おそらく公女の魔法の収納袋には立派な天幕や調理道具なども収納されて、マルテッラのベッドや食事などの心配はしなくて良いのだろう。それでも何日かは野営することになる距離で、しかも馬車ではなく騎乗である。
「レオ、なんか面倒って思ったわね。私だってちゃんと騎乗できるってことガンドリアへの援軍の際に知っているでしょう?」
あの時はゆっくりだったし、と口にはできずに頷くしかないレオ。
「ということで、私も明日には出発できるわ。良いわね、朝に迎えに来なさいよ」
「そうか、また公女様と一緒に行軍か。楽しそうだな」
カントリオの軽口にレオが苦笑いをするしかない。
「ま、ムッチーノの街に到着するまで、なんだろう?戦場で野営させるなんてことにはならないよな」
「今のところ国境手前のムッチーノが危ないという話ではないみたいだから、マルテッラ様をそこまで送り届けるまでがメインかな」
エルベルトの慰めっぽい言葉にすがることにする。
翌朝、マルテッラの屋敷に迎えに行くレオ達。レオ、フィロ、ベラ、エルベルト、カントリオ、メルキーノ、シュテア、ラーニナ、ケーラの9人に、追加の戦馬が3頭である。
「私達も、レオに合わせて戦馬を用意したのよ」
マルテッラと従者3人のいずれもが戦馬であり、通常より大きな馬が16頭というかなりな集団になっている。
「この集団を襲う魔物や盗賊はなかなか居ないわよね」
「いや、フィロ達みたいに小さいのが多いから狙われるかもしれないぞ」
「カントリオ!」
公都ルンガルを出て草原を進みだすと緊張も取れて適当に散らばりながら駆け出していく仲間達。
「レオ様、街道沿いには行かないのですね」
「うん、ルンガルから東に行って港町、そこから北上してムッチーノという街道を通る経路が、馬車だったら普通だろうけれどね。でもみんなが戦馬に乗っているし斜めに北東に進む方が早く到着するよね。たぶん第1公子達もその経路を選んだと思うよ」
公都の北側には山があり、以前には狩りにも行ったことがあるが、この草原をそこまで進んだことはない。それほど強い魔物もいないとだけ聞いているので安心して進んでいる。まぁこの集団で倒せない魔物もそうそういないと思ってしまっている自分にも驚いている。
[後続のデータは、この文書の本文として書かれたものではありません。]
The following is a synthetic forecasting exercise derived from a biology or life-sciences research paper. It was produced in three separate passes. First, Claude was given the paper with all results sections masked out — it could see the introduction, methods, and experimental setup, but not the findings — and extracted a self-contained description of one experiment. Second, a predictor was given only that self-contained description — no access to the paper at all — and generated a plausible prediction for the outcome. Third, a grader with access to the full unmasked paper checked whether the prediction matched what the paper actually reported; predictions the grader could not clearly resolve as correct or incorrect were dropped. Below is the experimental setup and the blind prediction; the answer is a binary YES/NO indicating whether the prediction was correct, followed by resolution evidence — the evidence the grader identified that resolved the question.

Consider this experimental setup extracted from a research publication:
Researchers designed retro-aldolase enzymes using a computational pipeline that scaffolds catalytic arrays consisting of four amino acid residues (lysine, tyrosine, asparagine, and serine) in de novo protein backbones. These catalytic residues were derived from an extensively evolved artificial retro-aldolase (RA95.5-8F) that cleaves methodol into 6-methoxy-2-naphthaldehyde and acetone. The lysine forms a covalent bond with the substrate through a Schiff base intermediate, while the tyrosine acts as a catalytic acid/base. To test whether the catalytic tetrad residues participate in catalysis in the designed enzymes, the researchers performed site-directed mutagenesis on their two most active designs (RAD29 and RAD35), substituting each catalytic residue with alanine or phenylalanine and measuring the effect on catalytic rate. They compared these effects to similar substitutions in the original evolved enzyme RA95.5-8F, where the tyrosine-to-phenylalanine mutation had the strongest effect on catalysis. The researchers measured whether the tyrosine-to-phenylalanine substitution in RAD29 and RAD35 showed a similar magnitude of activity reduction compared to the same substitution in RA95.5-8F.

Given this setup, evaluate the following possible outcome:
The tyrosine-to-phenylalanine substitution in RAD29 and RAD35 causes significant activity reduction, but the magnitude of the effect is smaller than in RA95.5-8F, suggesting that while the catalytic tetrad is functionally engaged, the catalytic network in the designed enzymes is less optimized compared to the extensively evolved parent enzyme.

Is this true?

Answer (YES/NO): YES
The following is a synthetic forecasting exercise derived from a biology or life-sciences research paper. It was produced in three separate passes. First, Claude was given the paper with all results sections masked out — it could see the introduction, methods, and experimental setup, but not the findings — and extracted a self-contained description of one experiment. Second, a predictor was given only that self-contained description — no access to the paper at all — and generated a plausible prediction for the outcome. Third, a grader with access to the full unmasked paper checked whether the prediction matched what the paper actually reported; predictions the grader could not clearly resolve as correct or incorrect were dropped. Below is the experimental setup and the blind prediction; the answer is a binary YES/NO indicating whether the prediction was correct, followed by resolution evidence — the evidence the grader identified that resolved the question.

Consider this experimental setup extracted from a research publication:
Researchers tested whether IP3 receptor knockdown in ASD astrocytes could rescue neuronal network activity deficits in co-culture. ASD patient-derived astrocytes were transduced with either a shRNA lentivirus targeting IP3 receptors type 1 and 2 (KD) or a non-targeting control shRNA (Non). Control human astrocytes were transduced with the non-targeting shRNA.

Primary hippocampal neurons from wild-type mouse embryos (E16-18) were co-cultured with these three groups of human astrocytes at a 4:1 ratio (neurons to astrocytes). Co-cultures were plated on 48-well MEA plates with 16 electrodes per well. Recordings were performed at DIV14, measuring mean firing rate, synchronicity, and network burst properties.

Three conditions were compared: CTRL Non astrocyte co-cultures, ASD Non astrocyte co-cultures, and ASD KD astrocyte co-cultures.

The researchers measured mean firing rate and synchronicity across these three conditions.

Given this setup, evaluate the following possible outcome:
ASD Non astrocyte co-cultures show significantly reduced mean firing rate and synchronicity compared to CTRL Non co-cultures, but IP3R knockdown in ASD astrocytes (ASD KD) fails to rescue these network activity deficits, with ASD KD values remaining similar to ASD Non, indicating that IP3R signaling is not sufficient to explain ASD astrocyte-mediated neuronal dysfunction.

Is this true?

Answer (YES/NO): NO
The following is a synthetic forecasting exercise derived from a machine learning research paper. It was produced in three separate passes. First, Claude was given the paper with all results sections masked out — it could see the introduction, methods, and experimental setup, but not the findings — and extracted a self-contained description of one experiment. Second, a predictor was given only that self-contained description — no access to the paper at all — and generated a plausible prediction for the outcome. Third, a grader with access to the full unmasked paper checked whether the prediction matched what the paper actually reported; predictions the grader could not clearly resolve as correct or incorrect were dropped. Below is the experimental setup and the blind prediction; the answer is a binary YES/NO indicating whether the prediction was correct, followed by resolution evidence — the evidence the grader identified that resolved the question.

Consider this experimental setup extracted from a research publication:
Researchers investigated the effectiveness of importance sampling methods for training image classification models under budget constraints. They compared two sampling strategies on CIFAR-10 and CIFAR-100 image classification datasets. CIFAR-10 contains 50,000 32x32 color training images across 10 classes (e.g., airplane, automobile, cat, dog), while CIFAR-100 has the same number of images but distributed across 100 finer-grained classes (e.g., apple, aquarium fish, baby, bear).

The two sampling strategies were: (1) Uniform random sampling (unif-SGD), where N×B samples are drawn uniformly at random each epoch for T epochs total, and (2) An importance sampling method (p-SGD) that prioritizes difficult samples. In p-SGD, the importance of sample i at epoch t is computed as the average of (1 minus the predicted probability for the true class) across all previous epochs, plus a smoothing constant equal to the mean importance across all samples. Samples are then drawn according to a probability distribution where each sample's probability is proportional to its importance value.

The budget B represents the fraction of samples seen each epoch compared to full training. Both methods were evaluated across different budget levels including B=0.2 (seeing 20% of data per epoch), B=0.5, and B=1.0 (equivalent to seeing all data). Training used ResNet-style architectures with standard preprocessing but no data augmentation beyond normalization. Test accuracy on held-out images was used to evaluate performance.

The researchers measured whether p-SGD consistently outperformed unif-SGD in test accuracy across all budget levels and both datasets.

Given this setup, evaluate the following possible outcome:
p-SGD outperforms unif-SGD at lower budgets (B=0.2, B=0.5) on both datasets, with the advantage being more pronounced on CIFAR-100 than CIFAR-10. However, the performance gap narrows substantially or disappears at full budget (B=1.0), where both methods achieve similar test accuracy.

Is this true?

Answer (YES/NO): NO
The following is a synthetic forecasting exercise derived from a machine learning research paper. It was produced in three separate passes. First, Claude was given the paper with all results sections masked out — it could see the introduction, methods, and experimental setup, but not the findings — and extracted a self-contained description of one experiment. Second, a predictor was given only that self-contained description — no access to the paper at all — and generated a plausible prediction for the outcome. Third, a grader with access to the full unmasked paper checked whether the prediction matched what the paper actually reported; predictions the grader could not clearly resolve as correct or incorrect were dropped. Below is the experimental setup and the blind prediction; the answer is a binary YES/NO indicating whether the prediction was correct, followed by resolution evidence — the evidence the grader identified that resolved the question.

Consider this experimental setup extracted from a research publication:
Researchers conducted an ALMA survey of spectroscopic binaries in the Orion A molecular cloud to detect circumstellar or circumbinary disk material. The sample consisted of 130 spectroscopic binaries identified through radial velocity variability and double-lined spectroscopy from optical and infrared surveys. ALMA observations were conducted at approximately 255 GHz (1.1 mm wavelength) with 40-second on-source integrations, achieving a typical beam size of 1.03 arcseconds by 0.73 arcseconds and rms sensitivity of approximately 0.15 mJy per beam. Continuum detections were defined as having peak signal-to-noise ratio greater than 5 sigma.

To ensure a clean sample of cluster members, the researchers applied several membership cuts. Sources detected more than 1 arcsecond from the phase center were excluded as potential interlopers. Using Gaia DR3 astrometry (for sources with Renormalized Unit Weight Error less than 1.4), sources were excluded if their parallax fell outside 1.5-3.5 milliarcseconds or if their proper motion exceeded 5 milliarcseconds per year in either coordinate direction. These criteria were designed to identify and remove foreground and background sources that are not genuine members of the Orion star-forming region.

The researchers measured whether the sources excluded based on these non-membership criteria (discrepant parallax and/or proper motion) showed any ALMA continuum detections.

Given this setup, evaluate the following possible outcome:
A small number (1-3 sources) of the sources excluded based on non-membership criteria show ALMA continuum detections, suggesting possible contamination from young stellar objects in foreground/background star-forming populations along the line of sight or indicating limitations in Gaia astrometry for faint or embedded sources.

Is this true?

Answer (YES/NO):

この前に実家に帰ったときにも思ったが、あの頃に比べてかなり強くなった自負と自信もついて来ているのだと思う。
「レオ、何のんびりしているの?早く来なさいよ」
「マルテッラ様、戦馬だからといってそんな駆け出さないでくださいよ」
「屋敷にこもっているよりも、こうやって外を走るのは楽しいわね。私も冒険者になろうかしら」
「マルテッラ様」
「冗談よ。私も公爵家に生まれたことへの覚悟はあるわ。この先には、公国のために戦って怪我をした者、もしかすると命を落とした者がいるかもしれないことも分かっているわ」
「マルテッラ様……」
「思い詰めても到着しないわ。それまでの気分転換よ。ほら、レオも追いかけて来なさいよ」
「わかりました。おかげさまで私も乗馬には慣れましたよ。見てくださいね」
マルテッラの屋敷から来た3人も、レオが乗馬をできなかった頃を知っているのと、マルテッラが楽しそうにしていることを見て、微笑みながら馬を進めている。
一方、ラーニナやケーラはいまだに公女との距離感に戸惑いを覚えており、不敬罪を心配してヒヤヒヤしている様子であった。